Missed TensorFlow Dev Summit? Check out the video playlist. Watch recordings

tfds.core.DatasetInfo

View source on GitHub

Information about a dataset.

tfds.core.DatasetInfo(
    builder, description=None, features=None, supervised_keys=None, homepage=None,
    urls=None, citation=None, metadata=None, redistribution_info=None
)

DatasetInfo documents datasets, including its name, version, and features. See the constructor arguments and properties for a full list.

Args:

  • builder: DatasetBuilder, dataset builder for this info.
  • description: str, description of this dataset.
  • features: tfds.features.FeaturesDict, Information on the feature dict of the tf.data.Dataset() object from the builder.as_dataset() method.
  • supervised_keys: tuple of (input_key, target_key), Specifies the input feature and the label for supervised learning, if applicable for the dataset. The keys correspond to the feature names to select in info.features. When calling tfds.core.DatasetBuilder.as_dataset() with as_supervised=True, the tf.data.Dataset object will yield the (input, target) defined here.
  • homepage: str, optional, the homepage for this dataset.
  • urls: DEPRECATED, use homepage instead.
  • citation: str, optional, the citation to use for this dataset.
  • metadata: tfds.core.Metadata, additonal object which will be stored/restored with the dataset.

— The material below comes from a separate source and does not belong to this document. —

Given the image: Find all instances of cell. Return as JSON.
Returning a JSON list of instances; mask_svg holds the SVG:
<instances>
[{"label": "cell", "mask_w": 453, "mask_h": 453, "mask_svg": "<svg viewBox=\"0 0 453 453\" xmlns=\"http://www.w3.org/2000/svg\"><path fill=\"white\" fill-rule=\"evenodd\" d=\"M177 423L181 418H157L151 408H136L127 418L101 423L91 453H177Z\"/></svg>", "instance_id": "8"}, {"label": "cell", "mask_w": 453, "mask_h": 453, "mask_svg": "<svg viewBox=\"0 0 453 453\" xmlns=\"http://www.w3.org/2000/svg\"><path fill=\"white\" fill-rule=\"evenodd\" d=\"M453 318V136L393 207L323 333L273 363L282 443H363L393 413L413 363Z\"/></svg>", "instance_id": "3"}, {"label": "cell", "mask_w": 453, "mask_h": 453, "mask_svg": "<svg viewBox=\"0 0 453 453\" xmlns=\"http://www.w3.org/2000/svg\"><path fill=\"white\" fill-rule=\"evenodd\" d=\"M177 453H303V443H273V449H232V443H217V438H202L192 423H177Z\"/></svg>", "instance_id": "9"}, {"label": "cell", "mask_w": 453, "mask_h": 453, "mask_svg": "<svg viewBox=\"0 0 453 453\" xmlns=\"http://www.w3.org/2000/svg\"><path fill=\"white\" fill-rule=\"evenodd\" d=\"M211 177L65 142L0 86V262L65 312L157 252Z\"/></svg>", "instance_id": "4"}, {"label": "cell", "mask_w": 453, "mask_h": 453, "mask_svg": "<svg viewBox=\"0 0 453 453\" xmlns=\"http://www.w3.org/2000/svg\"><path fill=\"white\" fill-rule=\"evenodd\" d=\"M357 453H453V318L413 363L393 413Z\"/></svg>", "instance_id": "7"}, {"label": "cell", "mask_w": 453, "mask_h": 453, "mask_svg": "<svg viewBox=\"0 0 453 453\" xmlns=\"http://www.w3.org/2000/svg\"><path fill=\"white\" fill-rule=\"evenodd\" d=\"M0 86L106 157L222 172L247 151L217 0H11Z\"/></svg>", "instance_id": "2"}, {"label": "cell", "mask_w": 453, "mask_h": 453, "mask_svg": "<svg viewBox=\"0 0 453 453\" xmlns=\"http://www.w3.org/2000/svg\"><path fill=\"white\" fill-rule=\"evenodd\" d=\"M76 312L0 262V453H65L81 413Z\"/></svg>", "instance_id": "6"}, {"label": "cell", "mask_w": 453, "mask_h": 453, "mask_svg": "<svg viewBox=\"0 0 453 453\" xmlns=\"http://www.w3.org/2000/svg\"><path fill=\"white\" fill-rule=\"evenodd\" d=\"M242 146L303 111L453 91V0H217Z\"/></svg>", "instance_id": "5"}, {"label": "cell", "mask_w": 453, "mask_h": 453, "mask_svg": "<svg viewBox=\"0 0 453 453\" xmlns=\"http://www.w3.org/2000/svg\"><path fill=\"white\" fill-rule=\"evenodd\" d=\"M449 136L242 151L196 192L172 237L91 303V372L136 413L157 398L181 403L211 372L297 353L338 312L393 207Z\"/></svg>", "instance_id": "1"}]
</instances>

This allows for storing additional information with the dataset.
  • redistribution_info: dict, optional, information needed for redistribution, as specified in dataset_info_pb2.RedistributionInfo. The content of the license subfield will automatically be written to a LICENSE file stored with the dataset.

Attributes:

  • as_json
  • as_proto
  • citation
  • data_dir
  • dataset_size: Generated dataset files size, in bytes.
  • description
  • download_size: Downloaded files size, in bytes.
  • features
  • full_name: Full canonical name: (//).
  • homepage
  • initialized: Whether DatasetInfo has been fully initialized.
  • metadata
  • name
  • redistribution_info
  • splits
  • supervised_keys
  • version

Methods

compute_dynamic_properties

View source

compute_dynamic_properties()

initialize_from_bucket

View source

initialize_from_bucket()

Initialize DatasetInfo from GCS bucket info files.

read_from_directory

View source

read_from_directory(
    dataset_info_dir
)

Update DatasetInfo from the JSON file in dataset_info_dir.

This function updates all the dynamically generated fields (num_examples, hash, time of creation,...) of the DatasetInfo.

This will overwrite all previous metadata.

Args:

  • dataset_info_dir: str The directory containing the metadata file. This should be the root directory of a specific dataset version.

update_splits_if_different

View source

update_splits_if_different(
    split_dict
)

Overwrite the splits if they are different from the current ones.

  • If splits aren't already defined or different (ex: different number of shards), then the new split dict is used. This will trigger stats computation during download_and_prepare.
  • If splits are already defined in DatasetInfo and similar (same names and shards): keep the restored split which contains the statistics (restored from GCS or file)

Args:

write_to_directory

View source

write_to_directory(
    dataset_info_dir
)

Write DatasetInfo as JSON to dataset_info_dir.